The compatibilizing agent that is different from compatibilizing agent of the present invention is not particularly limited.Yet it is preferably by poly-(D-or L-lactic acid) or D-or L-lactic acid/starch copolymer resin and fusing point or softening temperature and is not higher than the polymkeric substance that the biodegradable resin generation block copolymerization prepared in reaction of poly-(lactic acid) fusing point or softening temperature forms.This biodegradable resin is, for example: and poly-(butyleneglycol succinate) resin of polycaprolactone, poly-(butyleneglycol adipic acid ester-terephthalate), hexanodioic acid modification, or the like.For copolyreaction, can adopt dehydration condensation, wherein resin is heated under reduced pressure and melts altogether; Or crosslinking reaction, wherein use the compound that has two or more isocyanate groups or epoxide group.

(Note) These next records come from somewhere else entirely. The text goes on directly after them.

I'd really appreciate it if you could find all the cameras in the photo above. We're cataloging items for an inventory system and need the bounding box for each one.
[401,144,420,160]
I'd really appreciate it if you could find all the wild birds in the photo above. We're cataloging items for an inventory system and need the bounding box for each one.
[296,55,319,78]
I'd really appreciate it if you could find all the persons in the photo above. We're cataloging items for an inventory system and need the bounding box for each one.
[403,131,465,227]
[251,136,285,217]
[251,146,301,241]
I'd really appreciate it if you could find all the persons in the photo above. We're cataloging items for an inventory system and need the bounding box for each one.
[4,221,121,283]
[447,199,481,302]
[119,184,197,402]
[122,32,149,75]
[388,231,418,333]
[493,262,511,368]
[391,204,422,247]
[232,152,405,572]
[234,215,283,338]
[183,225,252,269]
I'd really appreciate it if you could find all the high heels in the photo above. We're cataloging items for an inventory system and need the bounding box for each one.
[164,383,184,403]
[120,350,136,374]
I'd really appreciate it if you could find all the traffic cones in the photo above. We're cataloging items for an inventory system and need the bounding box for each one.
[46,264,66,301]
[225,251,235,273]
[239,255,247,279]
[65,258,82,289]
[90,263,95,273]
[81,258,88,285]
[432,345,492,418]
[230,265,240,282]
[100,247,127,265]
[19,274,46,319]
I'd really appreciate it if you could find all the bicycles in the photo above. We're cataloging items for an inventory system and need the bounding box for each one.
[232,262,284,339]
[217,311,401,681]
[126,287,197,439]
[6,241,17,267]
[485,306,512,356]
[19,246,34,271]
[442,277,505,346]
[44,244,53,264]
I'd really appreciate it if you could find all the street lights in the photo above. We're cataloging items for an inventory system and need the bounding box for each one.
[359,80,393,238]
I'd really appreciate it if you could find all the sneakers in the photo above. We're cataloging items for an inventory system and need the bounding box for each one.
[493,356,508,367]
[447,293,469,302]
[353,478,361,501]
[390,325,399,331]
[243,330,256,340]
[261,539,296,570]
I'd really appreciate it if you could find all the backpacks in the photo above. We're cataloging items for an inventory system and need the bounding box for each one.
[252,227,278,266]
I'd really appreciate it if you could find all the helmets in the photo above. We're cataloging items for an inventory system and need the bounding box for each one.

The addition of compatibilizing agent is not particularly limited.Yet, being preferably in per 100 weight parts poly-(lactic acid), its addition is 1~30 weight part, more preferably 5~30 weight parts.When its addition is lower than 1 weight part, can produce such situation, i.e. the interpolation of compatibilizing agent does not produce remarkable influence to the improvement of poly-(lactic acid) shock resistance.Even when its addition is higher than 30 weight parts, can produce the situation that effect no longer improves of improving of shock resistance.And, can produce the situation that its tensile strength and thermotolerance descend.
Embodiment
Will be for a more detailed description with reference to the following examples to the present invention, but the present invention should not be interpreted as being defined in this.
Embodiment 1
(a) mixing gathers (lactic acid), compatibilizing agent of the present invention, is different from the compatibilizing agent of compatibilizing agent of the present invention and composes flexible dose:
Weigh up poly-(L-lactic acid) (Lacea H-100J of spheric 100 weight parts of respectively doing for oneself, by Mitsui Chemicals, Inc. produces), poly-(butyleneglycol succinate)=3: 1 (compatibilizing agents 1 of the present invention of D-lactic acid/starch copolymer portions of resin of 6.7 weight parts; Polycaprolactone (composing flexible dose) (the Placcel H-7 of the A-B-A type), poly-(the L-lactic acid) of 18.3 weight parts/poly-(butyleneglycol succinate) block copolymer resin (compatibilizing agent) and 10 weight parts, by DicelChemical Industries, Ltd. produces).In a PE bag with the said components pre-mixing together.The mixture that forms is carried out kneading with kneader SIKR (by Kurimoto, Ltd. produces), be squeezed into thigh, on transfer roller, cool off, granulate then.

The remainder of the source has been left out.